--- START OF Records to process ---

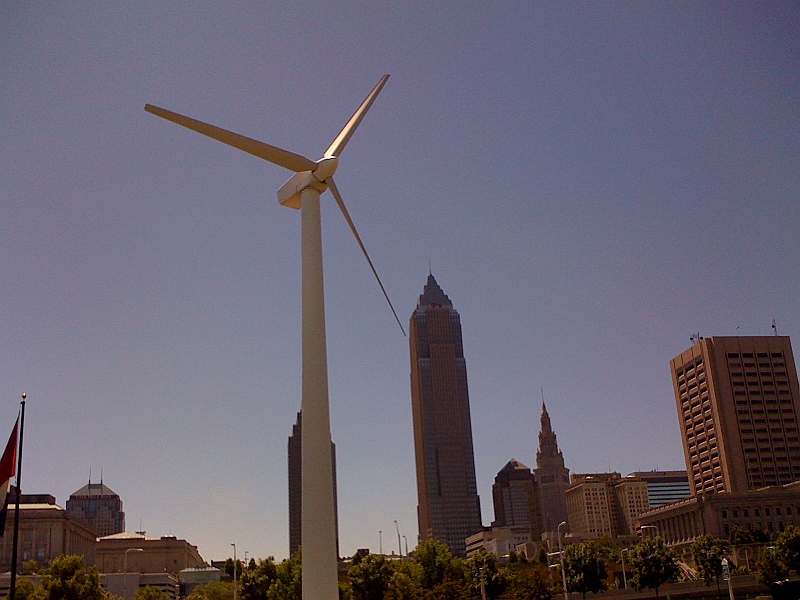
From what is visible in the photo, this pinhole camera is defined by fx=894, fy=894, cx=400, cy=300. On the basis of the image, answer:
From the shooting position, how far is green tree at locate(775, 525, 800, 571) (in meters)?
130

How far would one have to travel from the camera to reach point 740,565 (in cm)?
18300

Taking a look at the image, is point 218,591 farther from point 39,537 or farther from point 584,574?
point 584,574

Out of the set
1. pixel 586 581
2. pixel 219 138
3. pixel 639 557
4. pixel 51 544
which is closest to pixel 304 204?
pixel 219 138

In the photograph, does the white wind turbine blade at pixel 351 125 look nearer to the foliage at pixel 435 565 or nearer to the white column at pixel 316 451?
the white column at pixel 316 451

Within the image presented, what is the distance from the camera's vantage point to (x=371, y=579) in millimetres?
110875

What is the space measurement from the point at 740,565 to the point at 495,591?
307 ft

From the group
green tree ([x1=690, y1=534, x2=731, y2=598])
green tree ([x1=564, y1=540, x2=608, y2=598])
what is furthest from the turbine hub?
green tree ([x1=690, y1=534, x2=731, y2=598])

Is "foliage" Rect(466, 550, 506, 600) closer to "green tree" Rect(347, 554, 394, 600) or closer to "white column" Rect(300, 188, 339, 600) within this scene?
"green tree" Rect(347, 554, 394, 600)

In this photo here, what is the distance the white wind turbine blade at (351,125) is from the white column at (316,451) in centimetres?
874

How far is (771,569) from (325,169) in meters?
106

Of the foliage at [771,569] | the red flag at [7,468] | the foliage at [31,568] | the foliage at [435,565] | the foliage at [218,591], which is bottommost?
the foliage at [771,569]

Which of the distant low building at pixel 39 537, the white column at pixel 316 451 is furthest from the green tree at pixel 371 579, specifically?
the distant low building at pixel 39 537

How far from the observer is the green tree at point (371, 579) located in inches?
4353

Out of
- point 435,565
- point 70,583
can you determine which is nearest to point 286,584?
point 435,565
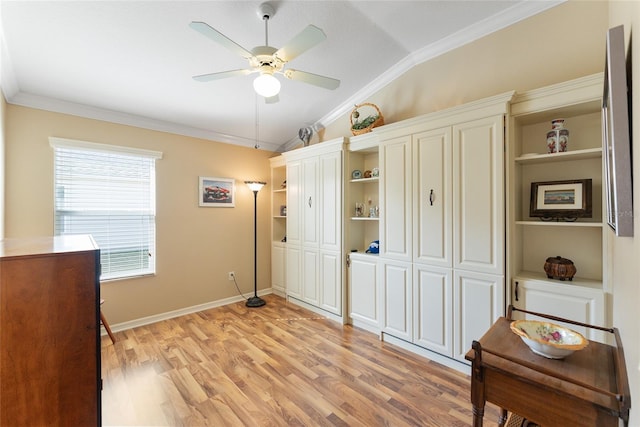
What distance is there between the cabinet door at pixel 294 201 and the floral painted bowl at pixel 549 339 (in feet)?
9.60

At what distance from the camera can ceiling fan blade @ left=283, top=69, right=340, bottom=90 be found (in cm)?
194

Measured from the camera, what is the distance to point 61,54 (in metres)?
2.23

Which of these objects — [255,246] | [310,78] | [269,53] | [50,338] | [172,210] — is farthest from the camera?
[255,246]

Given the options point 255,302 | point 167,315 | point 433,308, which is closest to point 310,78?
point 433,308

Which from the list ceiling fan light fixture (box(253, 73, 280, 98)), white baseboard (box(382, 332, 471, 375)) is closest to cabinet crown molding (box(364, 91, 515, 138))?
ceiling fan light fixture (box(253, 73, 280, 98))

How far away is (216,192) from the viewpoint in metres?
3.92

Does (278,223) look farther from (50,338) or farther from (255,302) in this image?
(50,338)

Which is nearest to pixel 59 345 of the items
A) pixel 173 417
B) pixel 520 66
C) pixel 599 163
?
pixel 173 417

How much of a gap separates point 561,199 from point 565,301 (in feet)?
2.43

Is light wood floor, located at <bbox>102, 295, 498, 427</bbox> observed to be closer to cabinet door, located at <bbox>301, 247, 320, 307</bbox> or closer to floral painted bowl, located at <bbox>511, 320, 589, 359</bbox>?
cabinet door, located at <bbox>301, 247, 320, 307</bbox>

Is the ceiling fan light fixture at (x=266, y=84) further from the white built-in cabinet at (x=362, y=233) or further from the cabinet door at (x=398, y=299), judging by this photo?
the cabinet door at (x=398, y=299)

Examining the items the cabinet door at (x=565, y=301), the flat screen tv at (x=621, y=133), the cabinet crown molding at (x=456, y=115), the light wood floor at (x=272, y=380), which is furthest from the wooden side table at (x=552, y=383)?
the cabinet crown molding at (x=456, y=115)

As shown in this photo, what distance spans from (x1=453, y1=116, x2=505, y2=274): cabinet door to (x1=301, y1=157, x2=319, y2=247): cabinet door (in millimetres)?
1782

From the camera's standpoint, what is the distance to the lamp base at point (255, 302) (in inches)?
154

--- END OF Records to process ---

Directions for this task: Return all of the data above verbatim, line for line, omitting the pictures.

Final answer:
From what is visible in the photo, this pinhole camera is defined by fx=894, fy=894, cx=400, cy=300. On the basis of the image, answer:
From the shooting position, how far is green tree at locate(775, 525, 800, 571) (in meters)?
130

How far would one have to travel from the camera to reach point 740,565 (in cm)?
18300

Taking a look at the image, is point 218,591 farther from point 39,537 or farther from point 584,574?
point 584,574

Out of the set
1. pixel 586 581
2. pixel 219 138
3. pixel 639 557
4. pixel 51 544
which is closest to pixel 304 204?
pixel 219 138

In the photograph, does the white wind turbine blade at pixel 351 125 look nearer to the foliage at pixel 435 565 or nearer to the white column at pixel 316 451?
the white column at pixel 316 451

Within the image presented, what is the distance from the camera's vantage point to (x=371, y=579) in millimetres?
110875

What is the space measurement from the point at 740,565 to the point at 495,591?
307 ft

From the group
green tree ([x1=690, y1=534, x2=731, y2=598])
green tree ([x1=564, y1=540, x2=608, y2=598])
what is furthest from the turbine hub?
green tree ([x1=690, y1=534, x2=731, y2=598])

Is "foliage" Rect(466, 550, 506, 600) closer to "green tree" Rect(347, 554, 394, 600) or closer to "white column" Rect(300, 188, 339, 600) within this scene?
"green tree" Rect(347, 554, 394, 600)

In this photo here, what is the distance the white wind turbine blade at (351,125) is from the white column at (316,451) in centimetres?
874

How far is (771,569) from (325,169) in meters?
106

Of the foliage at [771,569] | the red flag at [7,468] | the foliage at [31,568] | the foliage at [435,565] | the foliage at [218,591], which is bottommost?
the foliage at [771,569]

Which of the distant low building at pixel 39 537, the white column at pixel 316 451 is furthest from the green tree at pixel 371 579, specifically?
the distant low building at pixel 39 537

How far from the observer is the green tree at point (371, 579) located in inches?
4353

Out of
- point 435,565
- point 70,583
can you determine which is nearest to point 286,584?
point 435,565
What distance is there between the cabinet door at pixel 294 201 and the floral painted bowl at pixel 549 339 (in feet)?
9.60

At what distance from the camera can ceiling fan blade @ left=283, top=69, right=340, bottom=90 be found (in cm)?
194

Measured from the camera, what is the distance to point 61,54 (in metres)?
2.23

Which of these objects — [255,246] | [310,78] | [269,53] | [50,338] | [172,210] — is farthest from the camera?
[255,246]

Given the options point 255,302 | point 167,315 | point 433,308, which is closest to point 310,78?
point 433,308

Which from the list ceiling fan light fixture (box(253, 73, 280, 98)), white baseboard (box(382, 332, 471, 375)) is closest to cabinet crown molding (box(364, 91, 515, 138))?
ceiling fan light fixture (box(253, 73, 280, 98))

How far away is (216,192) from the viewpoint in metres?
3.92

Does (278,223) look farther from (50,338) or farther from (255,302) in this image?
(50,338)

Which is nearest to pixel 59 345 of the items
A) pixel 173 417
B) pixel 520 66
C) pixel 599 163
?
pixel 173 417

How much of a gap separates point 561,199 from point 565,301 (in feet)?
2.43

Is light wood floor, located at <bbox>102, 295, 498, 427</bbox> observed to be closer to cabinet door, located at <bbox>301, 247, 320, 307</bbox> or closer to floral painted bowl, located at <bbox>511, 320, 589, 359</bbox>?
cabinet door, located at <bbox>301, 247, 320, 307</bbox>

Is the ceiling fan light fixture at (x=266, y=84) further from the white built-in cabinet at (x=362, y=233) or further from the cabinet door at (x=398, y=299), judging by this photo?
the cabinet door at (x=398, y=299)

Examining the items the cabinet door at (x=565, y=301), the flat screen tv at (x=621, y=133), the cabinet crown molding at (x=456, y=115), the light wood floor at (x=272, y=380), which is furthest from the wooden side table at (x=552, y=383)?
the cabinet crown molding at (x=456, y=115)

As shown in this photo, what distance spans from (x1=453, y1=116, x2=505, y2=274): cabinet door to (x1=301, y1=157, x2=319, y2=247): cabinet door (in millimetres)?
1782

From the camera's standpoint, what is the distance to the lamp base at point (255, 302) (in inches)?
154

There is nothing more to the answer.